Beautés perdues

Dès le premier froid, elles se retrouvent aux oubliettes. Et pourtant… le spectacle n’était pas terminé !

Combien reste-t-il de jardinières d’été sur les balcons et au bord des fenêtres dans votre coin de pays? Avouez que la plupart sont déjà soit à la poubelle, dans le conteneur à déchet ou le bac à compost. Pourtant, vous avez investi de l’argent et du temps pour qu’elles restent belles et fleurissantes tout au long de l’été.

Au fond, cela me fait penser à l’histoire du jambon. Je vous raconte. Une jeune fille appelle sa mère pour savoir comment faire cuire un jambon. Sa mère lui donne les instructions en disant qu’il fallait couper le bout du jambon. Pourquoi demande la jeune fille? Heuh, je ne sais pas, mais ma mère faisait comme ça. J’appelle Mamie. Pour faire une histoire courte, Mamie répond qu’elle avait appris ça de sa mère.
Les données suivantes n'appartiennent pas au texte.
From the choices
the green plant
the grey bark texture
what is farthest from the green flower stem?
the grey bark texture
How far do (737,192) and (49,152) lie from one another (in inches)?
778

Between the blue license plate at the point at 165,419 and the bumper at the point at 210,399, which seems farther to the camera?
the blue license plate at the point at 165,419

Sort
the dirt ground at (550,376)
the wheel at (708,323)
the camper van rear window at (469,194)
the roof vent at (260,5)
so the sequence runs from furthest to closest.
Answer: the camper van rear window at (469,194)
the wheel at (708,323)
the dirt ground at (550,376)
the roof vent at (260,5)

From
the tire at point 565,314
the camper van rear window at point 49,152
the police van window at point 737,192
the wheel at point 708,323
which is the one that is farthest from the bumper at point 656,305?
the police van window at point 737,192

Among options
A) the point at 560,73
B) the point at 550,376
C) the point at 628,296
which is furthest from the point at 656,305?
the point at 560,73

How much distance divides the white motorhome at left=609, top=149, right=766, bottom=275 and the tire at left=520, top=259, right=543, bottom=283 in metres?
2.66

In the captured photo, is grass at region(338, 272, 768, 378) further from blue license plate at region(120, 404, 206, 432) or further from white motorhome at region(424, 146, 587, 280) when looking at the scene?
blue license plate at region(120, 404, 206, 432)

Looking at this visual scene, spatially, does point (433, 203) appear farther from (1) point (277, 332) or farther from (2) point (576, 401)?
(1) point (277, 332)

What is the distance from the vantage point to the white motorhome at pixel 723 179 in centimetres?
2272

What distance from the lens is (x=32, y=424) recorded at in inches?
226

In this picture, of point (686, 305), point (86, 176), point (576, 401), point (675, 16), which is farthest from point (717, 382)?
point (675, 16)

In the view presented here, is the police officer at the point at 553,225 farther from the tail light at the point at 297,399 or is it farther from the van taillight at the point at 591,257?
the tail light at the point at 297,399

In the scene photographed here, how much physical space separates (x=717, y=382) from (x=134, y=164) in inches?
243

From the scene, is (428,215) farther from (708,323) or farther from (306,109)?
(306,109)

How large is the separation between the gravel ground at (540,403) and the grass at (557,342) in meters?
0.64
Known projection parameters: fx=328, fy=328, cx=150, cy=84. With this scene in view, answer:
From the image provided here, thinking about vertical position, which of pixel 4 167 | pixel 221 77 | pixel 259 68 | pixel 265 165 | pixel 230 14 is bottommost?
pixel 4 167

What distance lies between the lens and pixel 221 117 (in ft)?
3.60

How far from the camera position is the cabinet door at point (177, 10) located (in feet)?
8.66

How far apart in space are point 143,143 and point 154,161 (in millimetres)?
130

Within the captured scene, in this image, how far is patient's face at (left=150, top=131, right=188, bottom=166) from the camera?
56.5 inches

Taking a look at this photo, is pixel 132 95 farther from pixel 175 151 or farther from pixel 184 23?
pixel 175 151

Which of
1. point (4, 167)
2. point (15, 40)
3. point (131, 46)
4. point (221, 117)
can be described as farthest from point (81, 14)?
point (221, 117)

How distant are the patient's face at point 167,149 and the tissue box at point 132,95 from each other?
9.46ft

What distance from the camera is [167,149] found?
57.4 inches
Une chance que Granny était encore vivante et saine d’esprit, car elle a pu lui révéler qu’elle coupait l’extrémité du jambon parce que son chaudron était trop petit! Si la jeune fille n’avait pas questionné sa mère, sa grand-mère, puis son arrière-grand-mère, combien de générations auraient continué à couper inutilement l’extrémité du jambon ?
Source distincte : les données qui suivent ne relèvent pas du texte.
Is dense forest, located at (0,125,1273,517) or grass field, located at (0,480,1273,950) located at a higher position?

Alors, je vous pose la question : Pourquoi avoir le réflexe de jeter les fleurs annuelles si tôt? La peur qu’il fasse si froid qu’il devient difficile de les jeter? Pourtant, la température de nos hivers des dernières années ne ressemble aucunement à une courbe ascendante. Les journées et même les semaines aux températures clémentes ne font plus exception.
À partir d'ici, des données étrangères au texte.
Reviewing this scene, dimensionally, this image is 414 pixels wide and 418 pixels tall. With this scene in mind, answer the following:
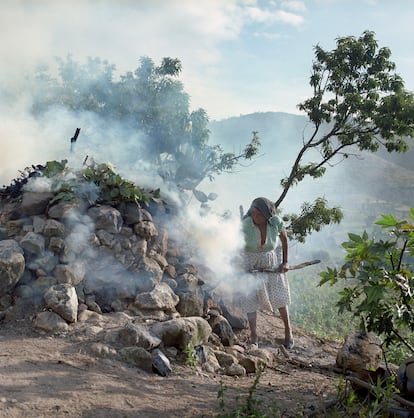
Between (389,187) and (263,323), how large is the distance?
69.0ft

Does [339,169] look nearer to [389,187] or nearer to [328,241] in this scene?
[389,187]

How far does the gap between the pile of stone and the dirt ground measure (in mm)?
166

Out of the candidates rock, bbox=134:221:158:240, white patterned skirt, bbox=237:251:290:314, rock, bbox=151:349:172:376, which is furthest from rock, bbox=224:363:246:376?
rock, bbox=134:221:158:240

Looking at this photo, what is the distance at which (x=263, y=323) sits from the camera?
6.51m

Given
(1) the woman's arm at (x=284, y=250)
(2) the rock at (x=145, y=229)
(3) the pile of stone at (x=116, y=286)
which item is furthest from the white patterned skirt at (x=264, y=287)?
(2) the rock at (x=145, y=229)

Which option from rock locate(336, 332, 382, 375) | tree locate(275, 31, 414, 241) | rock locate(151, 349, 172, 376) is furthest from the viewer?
tree locate(275, 31, 414, 241)

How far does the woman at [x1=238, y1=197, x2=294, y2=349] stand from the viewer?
5320 mm

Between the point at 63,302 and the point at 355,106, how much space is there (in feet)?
21.4

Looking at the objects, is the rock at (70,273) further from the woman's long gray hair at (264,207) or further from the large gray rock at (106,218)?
the woman's long gray hair at (264,207)

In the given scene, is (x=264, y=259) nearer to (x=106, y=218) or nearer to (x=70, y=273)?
(x=106, y=218)

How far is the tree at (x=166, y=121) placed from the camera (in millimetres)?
9430

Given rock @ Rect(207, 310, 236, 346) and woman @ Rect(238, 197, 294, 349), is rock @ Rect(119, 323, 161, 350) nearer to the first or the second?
rock @ Rect(207, 310, 236, 346)

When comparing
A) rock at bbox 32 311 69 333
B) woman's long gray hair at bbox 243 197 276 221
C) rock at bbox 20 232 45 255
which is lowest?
rock at bbox 32 311 69 333

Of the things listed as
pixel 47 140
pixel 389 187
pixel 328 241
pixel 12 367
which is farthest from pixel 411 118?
pixel 389 187
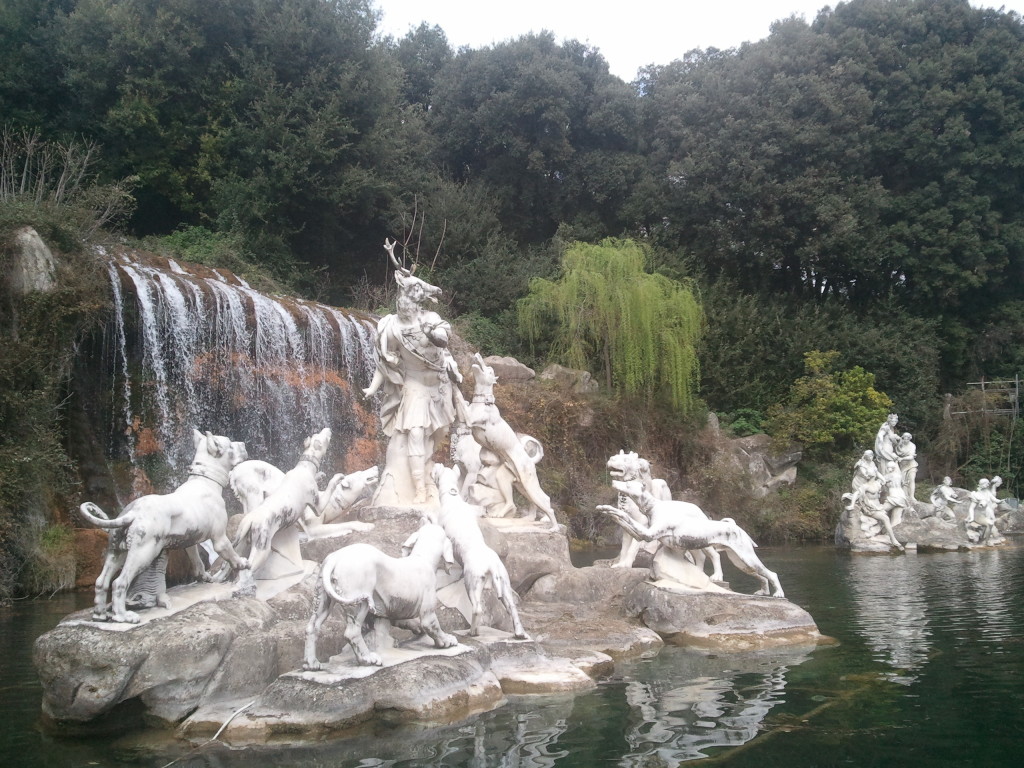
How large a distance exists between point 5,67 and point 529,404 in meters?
15.2

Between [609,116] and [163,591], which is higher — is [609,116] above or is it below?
above

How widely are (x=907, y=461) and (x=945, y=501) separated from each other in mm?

À deux mois de Noël, voilà le spectacle que mes fleurs m’offrent tous les matins lorsque je tire les rideaux. Magnifique! N’est-ce pas? Et vous savez quoi? Elles n’ont jamais été si belles de tout l’été!

Pour les curieux, les clochettes rose fuschia sont des calibrachoa, les blanches des bacopa et les jaunes, devinez!